Can Hyper-Q/MPS be used by processes from multiple virtual machines?

Hyper-Q is an excellent technique for maximizing GPU utilization. If I have multiple virtual machines offloading tasks to GPU, can they utilize hyper-Q, and how?

Thanks.

1 Like

The only current method by which a GPU may be accessed from a virtual machine for CUDA/Compute tasks, is via PCI passthrough. PCI passthrough places the GPU HW resource entirely inside the VM, and so it becomes invisible to other VMs

A VM cannot access a GPU that is external to the VM, for CUDA/compute tasks, currently. (This could change in the future.)

Thanks for your reply.

Another question about Hyper-Q:
In MPS (https://docs.nvidia.com/deploy/pdf/CUDA_Multi_Process_Service_Overview.pdf), it states that dynamic parallelism cannot be used with MPS. Does that mean dynamic parallelism cannot be used together with only MPS or Hyper-Q even with a single process?

MPS and Hyper-Q are two separate, but related concepts. Hyper-Q is basically a hardware feature that is always available on any cc3.5+ GPU. MPS is a software entity, basically a multi-process software funnel to a single GPU.

dynamic parallelism can be used in an application that runs on a Hyper-Q enabled (i.e. cc 3.5+) GPU (when MPS is not involved). dynamic parallelism cannot be used in an application that will access a GPU via MPS.

Thanks! very helpful.

I have another question on Hyper-Q…

Under what situation will kernels concurrently execute on a machine?

→ Instruction
Carry the thread on Hyper-Q and MPS forward from its last line. The records have nothing to do with the thread on Hyper-Q and MPS.

→ Provided data
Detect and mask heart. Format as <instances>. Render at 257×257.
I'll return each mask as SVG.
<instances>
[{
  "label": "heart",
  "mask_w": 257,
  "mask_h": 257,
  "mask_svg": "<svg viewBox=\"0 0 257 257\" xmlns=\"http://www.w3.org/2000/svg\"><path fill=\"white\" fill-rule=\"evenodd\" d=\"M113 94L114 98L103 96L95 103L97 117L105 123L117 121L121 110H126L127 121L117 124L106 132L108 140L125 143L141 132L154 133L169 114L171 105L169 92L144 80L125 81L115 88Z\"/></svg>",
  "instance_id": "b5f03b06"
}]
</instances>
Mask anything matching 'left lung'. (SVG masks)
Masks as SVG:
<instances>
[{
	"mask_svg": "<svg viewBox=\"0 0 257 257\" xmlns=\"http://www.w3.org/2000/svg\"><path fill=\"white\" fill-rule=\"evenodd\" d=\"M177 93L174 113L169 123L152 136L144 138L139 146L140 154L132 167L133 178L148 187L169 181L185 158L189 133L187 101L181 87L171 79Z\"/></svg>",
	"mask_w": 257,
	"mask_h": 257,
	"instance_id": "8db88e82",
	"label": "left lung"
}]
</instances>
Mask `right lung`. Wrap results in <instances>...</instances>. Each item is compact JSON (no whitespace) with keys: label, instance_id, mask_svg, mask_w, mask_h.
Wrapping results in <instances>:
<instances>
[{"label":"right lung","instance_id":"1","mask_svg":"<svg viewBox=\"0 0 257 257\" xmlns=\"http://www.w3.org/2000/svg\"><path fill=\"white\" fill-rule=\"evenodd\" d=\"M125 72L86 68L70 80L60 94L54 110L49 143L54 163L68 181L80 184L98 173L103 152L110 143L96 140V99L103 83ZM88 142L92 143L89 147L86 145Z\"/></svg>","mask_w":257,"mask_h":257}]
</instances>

→ The answer
For example, If I have a GPU with 8 multiprocessors, and a first kernel with 8 thread blocks,
and a second kernel with 2 thread blocks. Will the first kernel takes all the 8 multiprocessors even
the workload of each thread is very low?

Put it another way: If I want to concurrently execute the kernels, do I have to limit the number of thread blocks
of each kernel so that none of the kernels will fully occupy the GPU?

Thanks a lot.

There’s nothing magic here. When the momentary capacity of the GPU is filled up, new work will just be queued up, waiting for resources.

An SM can actually have multiple threadblocks “open” or “resident” on it, at any given point at time.

But in general, once a resource fills up, such as shared memory, registers, or threadblock execution slots (to name a few) then additional kernels will not run concurrently, if they depend on those limited resources.

Hello

Can MPS be used by multiple virtual machines in 2021? In other words, is this capability added for using multiple VM?

Can MPS provide full isolation when we have some containers that use MPS?

Thanks.

MPS can run within a single VM. Any clients within that VM can use/share that MPS instance. You cannot have a single MPS instance that is servicing 2 different virtual machines. The NVIDIA GPU technology to share a GPU among two different virtual machines is vGPU/vCS.

MPS running on volta and beyond provides inter-process isolation.

1 Like

Thanks so much for your answer.

I study nVIDIA documents about vGPU/vCS.

I have another question. I would be so grateful if you answer me.

Do multiple virtual machines share a GPU spatially or temporarily ( time sharing)?

Thanks in advance.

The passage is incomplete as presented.